Web page caption snippets:
---

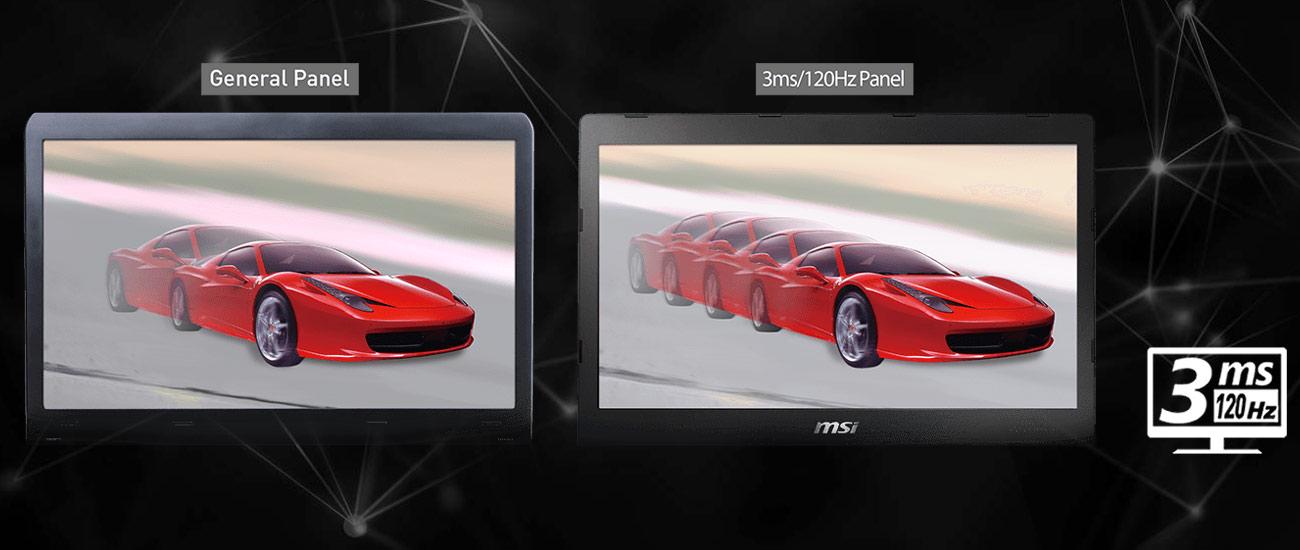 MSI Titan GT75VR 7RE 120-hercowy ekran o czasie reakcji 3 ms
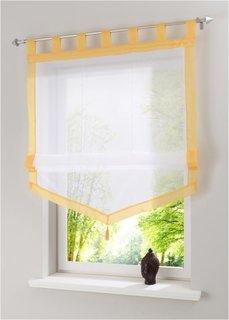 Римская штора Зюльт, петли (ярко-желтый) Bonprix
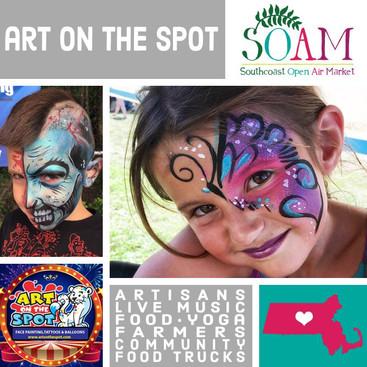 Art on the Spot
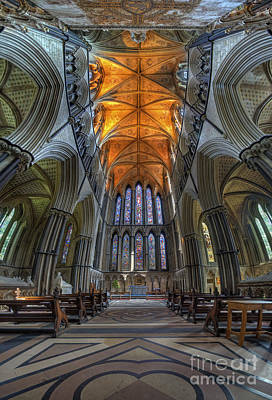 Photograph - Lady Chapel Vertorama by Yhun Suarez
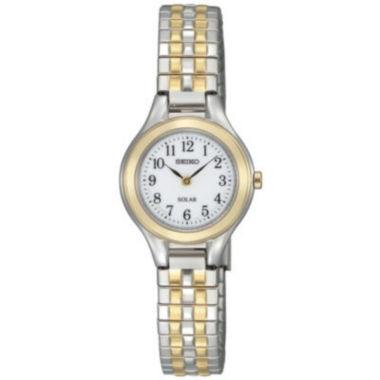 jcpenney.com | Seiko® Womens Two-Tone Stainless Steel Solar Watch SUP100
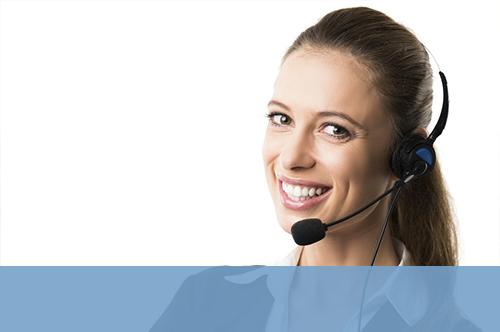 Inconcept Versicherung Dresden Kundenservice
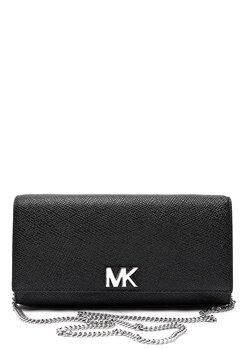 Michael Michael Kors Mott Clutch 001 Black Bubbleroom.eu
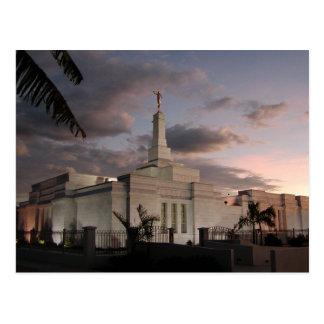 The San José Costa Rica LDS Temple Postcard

---

### Exercise
Apart from the pictures, which are to be omitted, every record must be transcribed exactly.

### Your response
 MSI Titan GT75VR 7RE 120-hercowy ekran o czasie reakcji 3 ms
 Римская штора Зюльт, петли (ярко-желтый) Bonprix
 Art on the Spot
 Photograph - Lady Chapel Vertorama by Yhun Suarez
 jcpenney.com | Seiko® Womens Two-Tone Stainless Steel Solar Watch SUP100
 Inconcept Versicherung Dresden Kundenservice
 Michael Michael Kors Mott Clutch 001 Black Bubbleroom.eu
 The San José Costa Rica LDS Temple Postcard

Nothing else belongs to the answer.